Short task
What you return should match every record exactly, with the images removed.

—————

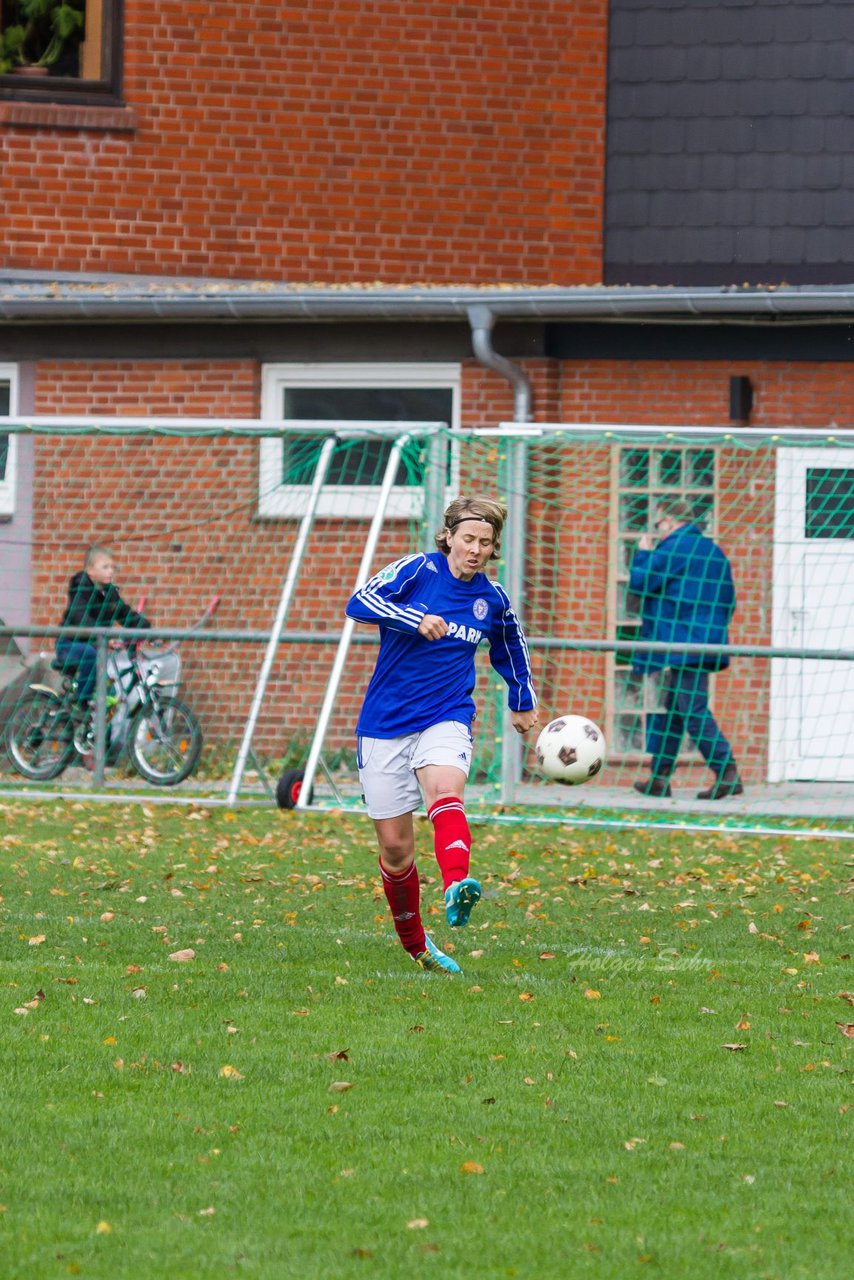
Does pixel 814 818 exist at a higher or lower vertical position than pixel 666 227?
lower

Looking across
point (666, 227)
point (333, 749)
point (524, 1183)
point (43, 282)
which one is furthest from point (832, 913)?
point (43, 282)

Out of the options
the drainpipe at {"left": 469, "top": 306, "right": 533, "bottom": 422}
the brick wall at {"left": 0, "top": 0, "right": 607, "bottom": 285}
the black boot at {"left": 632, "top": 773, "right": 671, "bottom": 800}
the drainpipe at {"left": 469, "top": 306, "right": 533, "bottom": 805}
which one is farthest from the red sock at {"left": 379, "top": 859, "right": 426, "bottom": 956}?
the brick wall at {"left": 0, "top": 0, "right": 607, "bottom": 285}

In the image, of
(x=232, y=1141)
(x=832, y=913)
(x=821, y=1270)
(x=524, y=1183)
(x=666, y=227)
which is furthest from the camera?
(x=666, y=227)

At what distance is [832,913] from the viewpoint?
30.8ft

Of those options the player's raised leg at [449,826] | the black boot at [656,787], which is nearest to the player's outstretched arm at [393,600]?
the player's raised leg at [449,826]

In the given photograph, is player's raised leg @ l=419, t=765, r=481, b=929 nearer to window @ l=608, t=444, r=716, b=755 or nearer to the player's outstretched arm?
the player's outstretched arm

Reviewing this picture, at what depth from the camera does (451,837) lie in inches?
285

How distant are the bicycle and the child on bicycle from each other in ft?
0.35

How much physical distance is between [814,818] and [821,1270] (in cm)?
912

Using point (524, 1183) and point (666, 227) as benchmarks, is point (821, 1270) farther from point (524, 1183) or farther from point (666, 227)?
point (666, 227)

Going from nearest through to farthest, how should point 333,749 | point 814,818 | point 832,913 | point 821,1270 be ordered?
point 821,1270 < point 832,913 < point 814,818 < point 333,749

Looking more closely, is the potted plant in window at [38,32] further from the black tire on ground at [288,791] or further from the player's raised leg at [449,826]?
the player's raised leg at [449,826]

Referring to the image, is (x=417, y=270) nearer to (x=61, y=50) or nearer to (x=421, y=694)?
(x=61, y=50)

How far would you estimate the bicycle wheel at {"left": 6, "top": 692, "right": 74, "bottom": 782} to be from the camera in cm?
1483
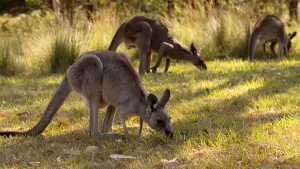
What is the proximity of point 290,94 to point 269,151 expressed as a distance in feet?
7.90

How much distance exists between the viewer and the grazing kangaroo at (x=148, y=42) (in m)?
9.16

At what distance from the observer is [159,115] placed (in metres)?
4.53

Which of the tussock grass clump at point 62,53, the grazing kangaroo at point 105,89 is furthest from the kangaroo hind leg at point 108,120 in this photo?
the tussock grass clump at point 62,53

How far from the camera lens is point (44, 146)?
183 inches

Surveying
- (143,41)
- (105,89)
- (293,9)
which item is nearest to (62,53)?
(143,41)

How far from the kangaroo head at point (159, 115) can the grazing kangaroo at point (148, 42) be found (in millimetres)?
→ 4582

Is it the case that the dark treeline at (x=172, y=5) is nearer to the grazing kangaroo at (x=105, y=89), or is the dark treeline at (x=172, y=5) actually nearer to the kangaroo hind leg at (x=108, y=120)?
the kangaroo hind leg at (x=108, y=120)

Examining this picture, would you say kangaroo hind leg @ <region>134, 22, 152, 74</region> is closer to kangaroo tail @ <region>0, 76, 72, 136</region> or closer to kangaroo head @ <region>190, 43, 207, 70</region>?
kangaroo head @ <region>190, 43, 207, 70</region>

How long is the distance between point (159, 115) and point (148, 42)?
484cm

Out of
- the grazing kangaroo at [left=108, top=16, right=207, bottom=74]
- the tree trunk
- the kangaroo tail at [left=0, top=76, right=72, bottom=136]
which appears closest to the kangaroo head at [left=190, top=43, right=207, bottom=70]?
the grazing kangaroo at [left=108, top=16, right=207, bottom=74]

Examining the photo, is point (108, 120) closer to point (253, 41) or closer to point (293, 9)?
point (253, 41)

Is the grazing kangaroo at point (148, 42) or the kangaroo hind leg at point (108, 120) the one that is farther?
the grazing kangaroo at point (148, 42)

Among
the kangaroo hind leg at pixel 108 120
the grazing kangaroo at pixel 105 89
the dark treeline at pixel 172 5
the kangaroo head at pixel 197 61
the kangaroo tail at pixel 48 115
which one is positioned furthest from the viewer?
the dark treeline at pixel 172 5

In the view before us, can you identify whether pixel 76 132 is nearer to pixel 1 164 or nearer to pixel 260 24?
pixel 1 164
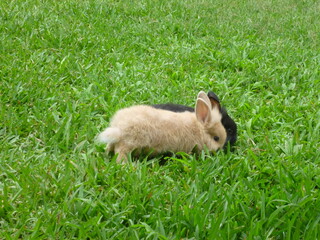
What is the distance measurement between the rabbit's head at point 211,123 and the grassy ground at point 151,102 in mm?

—————

Output of the exercise
Does pixel 814 818 exist at a higher or lower vertical position than pixel 666 227?
lower

Looking across
point (666, 227)
point (333, 749)
point (524, 1183)
point (43, 282)
which one is furthest from point (832, 913)?
point (43, 282)

Out of the options
the drainpipe at {"left": 469, "top": 306, "right": 533, "bottom": 422}
the brick wall at {"left": 0, "top": 0, "right": 607, "bottom": 285}
the black boot at {"left": 632, "top": 773, "right": 671, "bottom": 800}
the drainpipe at {"left": 469, "top": 306, "right": 533, "bottom": 805}
which one is farthest from the red sock at {"left": 379, "top": 859, "right": 426, "bottom": 956}?
the brick wall at {"left": 0, "top": 0, "right": 607, "bottom": 285}

In the image, of
(x=232, y=1141)
(x=832, y=913)
(x=821, y=1270)
(x=524, y=1183)
(x=666, y=227)
which is furthest from the camera?
(x=666, y=227)

At what distance is [832,913] from the viewpoint?
30.8ft

Of those options the player's raised leg at [449,826] | the black boot at [656,787], which is nearest to the player's outstretched arm at [393,600]?
the player's raised leg at [449,826]

In the given photograph, is player's raised leg @ l=419, t=765, r=481, b=929 nearer to window @ l=608, t=444, r=716, b=755 or nearer to the player's outstretched arm?
the player's outstretched arm

Reviewing this picture, at what depth from the camera does (451,837) lie in inches?
285

How distant are the bicycle and the child on bicycle from each other in ft?
0.35

How much physical distance is between [814,818] and [821,1270] (in cm)?
912

Using point (524, 1183) and point (666, 227) as benchmarks, is point (821, 1270) farther from point (524, 1183) or farther from point (666, 227)?
point (666, 227)

Going from nearest through to farthest, how should point 333,749 | point 814,818 | point 832,913 | point 821,1270 be ordered?
point 821,1270 < point 832,913 < point 814,818 < point 333,749

Looking more closely, is the potted plant in window at [38,32] further from the black tire on ground at [288,791] or further from the player's raised leg at [449,826]?
the player's raised leg at [449,826]

Referring to the image, is (x=417, y=270) nearer to (x=61, y=50) or nearer to (x=421, y=694)?
(x=61, y=50)

How far would you estimate the bicycle wheel at {"left": 6, "top": 692, "right": 74, "bottom": 782} to be from the camera in cm?
1483
What is the proximity of point 290,94 to point 269,151 expressed as a distance in feet?
7.90

How much distance exists between the viewer and the grazing kangaroo at (x=148, y=42) (in m)?
9.16

At what distance from the observer is [159,115] placed (in metres)?
4.53

Which of the tussock grass clump at point 62,53, the grazing kangaroo at point 105,89 is furthest from the kangaroo hind leg at point 108,120 in this photo?
the tussock grass clump at point 62,53

How far from the camera lens is point (44, 146)?
183 inches

Surveying
- (143,41)
- (105,89)
- (293,9)
which item is nearest to (62,53)?
(143,41)

How far from the kangaroo head at point (159, 115) can the grazing kangaroo at point (148, 42) be found (in millimetres)?
→ 4582

Is it the case that the dark treeline at (x=172, y=5) is nearer to the grazing kangaroo at (x=105, y=89), or is the dark treeline at (x=172, y=5) actually nearer to the kangaroo hind leg at (x=108, y=120)?
the kangaroo hind leg at (x=108, y=120)

Examining this picture, would you say kangaroo hind leg @ <region>134, 22, 152, 74</region> is closer to kangaroo tail @ <region>0, 76, 72, 136</region> or closer to kangaroo head @ <region>190, 43, 207, 70</region>?
kangaroo head @ <region>190, 43, 207, 70</region>

How long is the distance between point (159, 115) and point (148, 42)?
484cm

Out of
- the grazing kangaroo at [left=108, top=16, right=207, bottom=74]
- the tree trunk
- the kangaroo tail at [left=0, top=76, right=72, bottom=136]
which appears closest to the kangaroo head at [left=190, top=43, right=207, bottom=70]?
the grazing kangaroo at [left=108, top=16, right=207, bottom=74]

Examining the photo, is point (108, 120) closer to point (253, 41) or closer to point (293, 9)?
point (253, 41)

Is the grazing kangaroo at point (148, 42) or the kangaroo hind leg at point (108, 120) the one that is farther?
the grazing kangaroo at point (148, 42)

Among
the kangaroo hind leg at pixel 108 120
the grazing kangaroo at pixel 105 89
the dark treeline at pixel 172 5
the kangaroo head at pixel 197 61
the kangaroo tail at pixel 48 115
which one is positioned furthest from the viewer?
the dark treeline at pixel 172 5

In the view before us, can you identify whether pixel 76 132 is nearer to pixel 1 164 or nearer to pixel 260 24?
pixel 1 164
What is the distance measurement between the rabbit's head at point 211,123 and the grassy ground at point 151,102 in mm?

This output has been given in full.